220.127.116.11 SOFTWARE REQUIREMENTS SPECIFICATION DEVELOPMENT
During the software requirements specification development, the system-level requirements allocated to software are analyzed and documented as software requirements. Test planning is begun, with a method for verifying each requirement identified and included in a preliminary test plan. Risks are identified and risk management control mechanisms are established. Two software safety tasks shall be performed in this phase of the software development life cycle:
a. Development of software safety requirements.
b. Analysis of the software requirements for potential hazards.

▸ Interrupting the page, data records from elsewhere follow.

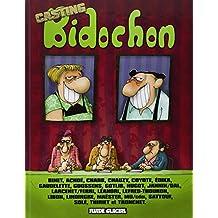 Casting Bidochon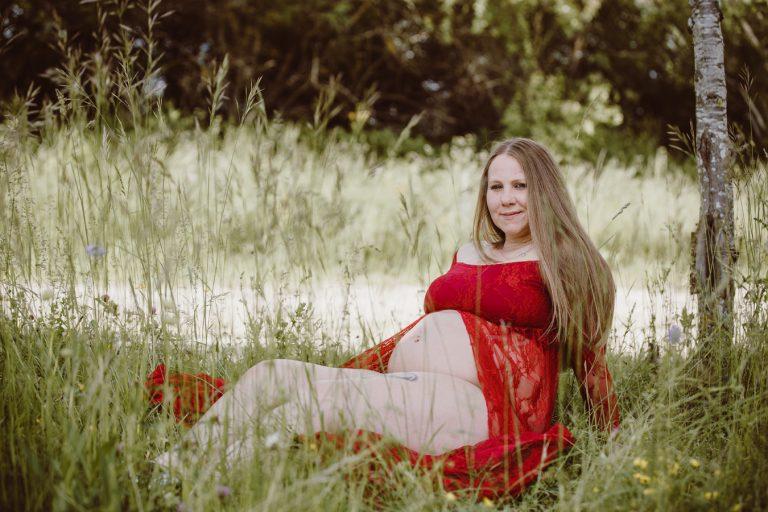 Katja-Steiger-Fotografie-Gunningen-Tuttlingen-Trossingen-Villingen-Schwenningen-Women-Fotos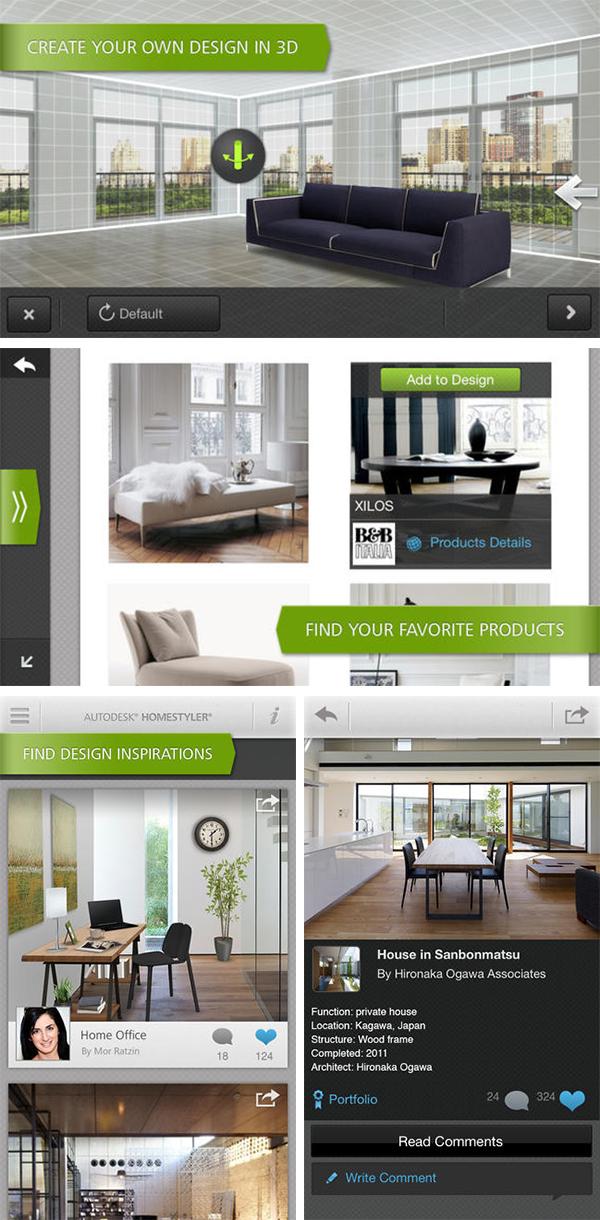 AutoDesk Homestyler app decoração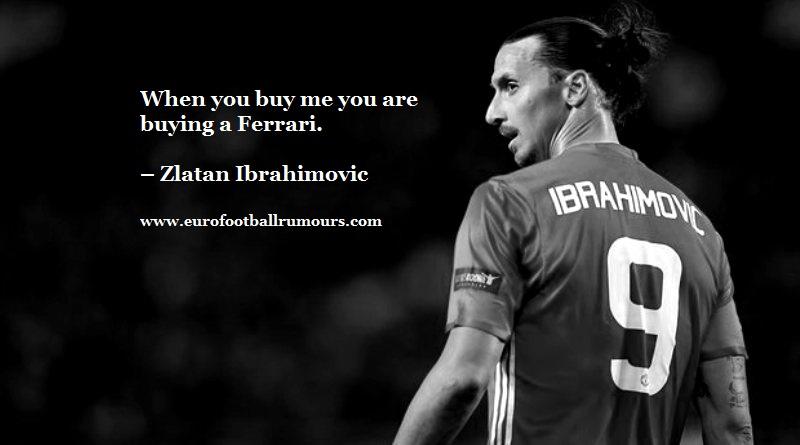 Football Quotes 6 - Zlatan Ibrahimovic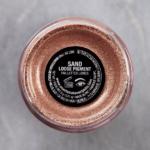 Anastasia Sand Loose Pigment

The successful development of safety requirements for the software requirements specification is essential to developing safe software and allows for safety to be built into the software early in the life cycle while it is relatively inexpensive. The process of development of software safety requirements involves analysis of system safety requirements, hardware, software, and user interfaces, and areas of system performance where software is a potential cause of a hazard or supports control of a hazard identified by the system safety analyses. These system requirements, interfaces, and areas of performance shall be analyzed to develop the software requirements necessary to ensure that the related hazards are properly resolved. The developed software safety requirements shall become part of the software requirements specification. The software safety requirements shall be consistent with the precedence specified in Section 102.f of NHB 1700.1 (V1-B) and the Risk Assessment approach specified in Section 108 of NHB 1700.1 (V1-B). The software safety requirements analysis shall follow the requirements given in Section 3.4.1.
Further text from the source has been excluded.